Fig. 4. Role of the operon in B. pertussis and in host–pathogen interactions.

a, b Growth yields of B. pertussis after 24 h in SS medium (a) or in SS medium devoid of glutathione (b), supplemented or not with 2 mM CuSO₄. The cultures were inoculated at initial OD₆₀₀ values of 0.1, and after 24 h the OD₆₀₀ was determined. Note the different y axis scales between (a) and (b). wt, wild type (parental) strain; ∆27, ∆28-29 and ∆27-29, KO mutants for bp1727 (copZ), bp1728-bp1729 (prxgrx-gorB) and the three genes, respectively. The various strains are represented using different symbols and shades of gray. ∆27-29/+27-29 represents the latter mutant complemented by expression of the operon at another chromosomal locus.
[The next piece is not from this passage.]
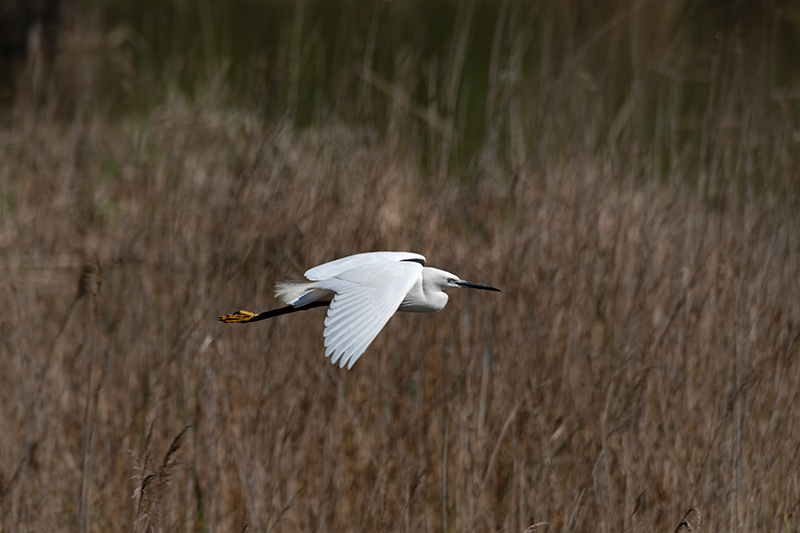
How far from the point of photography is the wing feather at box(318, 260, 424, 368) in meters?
0.98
The horizontal orange lines represent mean values. c Survival of the same strains to an oxidative shock of 30 min. d Intracellular survival of B. pertussis in THP1 macrophages. The horizontal orange lines represent mean values. See Supplementary Figure S6 for the data of the individual copZ and prxgrx-gorB KO mutants. e, f Colonization of mice lungs (e) and nasopharynxes (f) after nasal infections with the parental strain and the copZ-prxgrx-gorB KO mutant. The numbers of bacteria are indicated for each mouse and organ (black circles: parental bacteria, red squares: mutant). The lines connect the geometric means of the counts at each time point, and the dotted lines indicate the thresholds of detection. For all the assays, statistical analyses were performed using two-tailed Mann-Whitney tests (*, p < 0.05; ** p, <0.005). For panels a and b, 5 biologically independent samples were used. For panels c and d, 4 and 6 biological samples were used, respectively. For panels e and f, 5 and 4 animals per time point were used for the KO and wt strains, respectively.